A2C

Advantage Actor Critic is an off-policy algorithm.

Quick Review

First, let's look at REINFORCE algorithm, which is a Monte Carlo policy gradient aglrothm.

\[\begin{split}\nabla \eta(\theta) &= \sum_s d_\pi(s) \sum_a q_\pi(s, a) \nabla_\theta \pi(a | s; \theta) \\ &= \mathbb{E}_{(s_t, a_t) \sim \pi} \gamma^t q_\pi(s_t, a_t) \nabla_\theta \pi(a_t | s_t; \theta)\end{split}\]

REINFORCE algorithm uses Monte Carlo method to estimate the expected \(q(s_t, a_t)\).

Note that \(\mathbb{E}_{(s_t, a_t) \sim \pi} b(s_t) \nabla_\theta \pi(a_t | s_t; \theta) = 0\), we have

\[\nabla \eta(\theta) = \mathbb{E}_{(s_t, a_t) \sim \pi} \gamma^t [q_\pi(s_t, a_t) - b(s_t)] \nabla_\theta \pi(a_t | s_t; \theta)\]

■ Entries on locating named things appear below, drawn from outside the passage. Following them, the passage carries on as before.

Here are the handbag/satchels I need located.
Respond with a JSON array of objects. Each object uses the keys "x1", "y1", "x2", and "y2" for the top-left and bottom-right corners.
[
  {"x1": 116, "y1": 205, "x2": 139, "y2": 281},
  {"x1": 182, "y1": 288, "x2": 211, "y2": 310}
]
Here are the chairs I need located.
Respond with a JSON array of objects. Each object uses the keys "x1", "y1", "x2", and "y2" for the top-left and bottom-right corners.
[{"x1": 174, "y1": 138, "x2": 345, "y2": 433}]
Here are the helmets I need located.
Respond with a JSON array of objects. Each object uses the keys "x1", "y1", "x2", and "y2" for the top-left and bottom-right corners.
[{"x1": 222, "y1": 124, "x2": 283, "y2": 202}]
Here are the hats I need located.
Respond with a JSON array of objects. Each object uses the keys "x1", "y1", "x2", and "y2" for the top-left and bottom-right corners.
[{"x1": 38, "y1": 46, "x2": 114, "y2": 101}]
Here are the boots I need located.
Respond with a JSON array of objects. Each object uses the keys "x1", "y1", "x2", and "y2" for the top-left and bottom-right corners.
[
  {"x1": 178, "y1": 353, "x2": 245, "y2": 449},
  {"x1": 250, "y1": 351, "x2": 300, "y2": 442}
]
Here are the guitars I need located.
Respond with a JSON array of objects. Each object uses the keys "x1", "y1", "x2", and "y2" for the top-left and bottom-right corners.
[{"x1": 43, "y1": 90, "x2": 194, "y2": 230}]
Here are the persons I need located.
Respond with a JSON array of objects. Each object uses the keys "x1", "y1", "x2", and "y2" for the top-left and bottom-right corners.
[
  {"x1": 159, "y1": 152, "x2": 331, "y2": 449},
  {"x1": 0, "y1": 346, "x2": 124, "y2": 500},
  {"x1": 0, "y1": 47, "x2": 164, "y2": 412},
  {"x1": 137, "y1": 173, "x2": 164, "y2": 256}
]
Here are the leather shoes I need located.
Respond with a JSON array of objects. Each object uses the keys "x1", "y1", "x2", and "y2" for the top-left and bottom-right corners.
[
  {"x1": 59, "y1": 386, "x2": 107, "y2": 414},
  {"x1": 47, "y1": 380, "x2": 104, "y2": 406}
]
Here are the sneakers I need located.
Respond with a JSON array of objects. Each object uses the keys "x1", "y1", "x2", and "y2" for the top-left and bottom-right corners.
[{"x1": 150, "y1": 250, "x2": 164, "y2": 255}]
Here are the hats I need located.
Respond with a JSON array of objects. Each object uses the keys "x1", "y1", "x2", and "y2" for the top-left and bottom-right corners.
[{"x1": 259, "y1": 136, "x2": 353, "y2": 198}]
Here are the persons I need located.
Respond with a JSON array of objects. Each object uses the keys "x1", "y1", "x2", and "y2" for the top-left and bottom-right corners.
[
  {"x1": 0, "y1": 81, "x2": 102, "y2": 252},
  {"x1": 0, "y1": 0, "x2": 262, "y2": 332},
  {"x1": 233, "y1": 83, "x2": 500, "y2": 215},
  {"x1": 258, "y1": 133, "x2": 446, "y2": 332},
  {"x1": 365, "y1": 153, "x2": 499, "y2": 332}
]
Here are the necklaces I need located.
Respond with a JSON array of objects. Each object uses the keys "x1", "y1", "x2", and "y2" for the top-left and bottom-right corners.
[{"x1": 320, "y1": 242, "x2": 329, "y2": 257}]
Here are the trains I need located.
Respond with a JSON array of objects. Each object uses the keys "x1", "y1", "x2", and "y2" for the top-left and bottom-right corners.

The term \(b(s_t)\) called baseline is usually estimated by state value \(v(s_t)\). The residual term \(q(s_t, a_t) - v(s_t)\) is called advantage. In general, the baseline leaves the expected value of the update unchanged, but it can have a large effect on reducing its variance [1].

Now, let's go to advantage actor critic (A2C). Instead, A2C uses a state value approximate function to estimate \(v(s_t; \theta)\). The action value can be derived as \(q(s_t, a_t) = r_t + \gamma v(s_{t+1}; \theta)\). The critic part updates the value function from TD error. The actor part updates the policy function by policy gradient.

Reference

[1] Sutton, Richard S., and Andrew G. Barto. "Reinforcement Learning: An Introduction." (1998).